Please copy, exactly as they appear below, the lines from the one containing "order: Lagomorpha" through the one containing "category: rabbit".

● Stored data
------------------------------------------------
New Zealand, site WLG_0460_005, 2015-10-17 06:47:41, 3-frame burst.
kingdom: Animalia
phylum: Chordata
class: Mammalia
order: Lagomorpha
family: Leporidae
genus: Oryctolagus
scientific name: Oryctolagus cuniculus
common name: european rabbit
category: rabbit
------------------------------------------------
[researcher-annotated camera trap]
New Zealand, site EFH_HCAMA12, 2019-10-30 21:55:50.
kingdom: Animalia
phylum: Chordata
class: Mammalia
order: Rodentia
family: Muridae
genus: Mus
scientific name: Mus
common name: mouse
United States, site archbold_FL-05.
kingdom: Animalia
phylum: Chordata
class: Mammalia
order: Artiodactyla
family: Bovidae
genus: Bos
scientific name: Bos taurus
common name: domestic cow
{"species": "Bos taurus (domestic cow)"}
------------------------------------------------
● THE COMPLETED TASK
order: Lagomorpha
family: Leporidae
genus: Oryctolagus
scientific name: Oryctolagus cuniculus
common name: european rabbit
category: rabbit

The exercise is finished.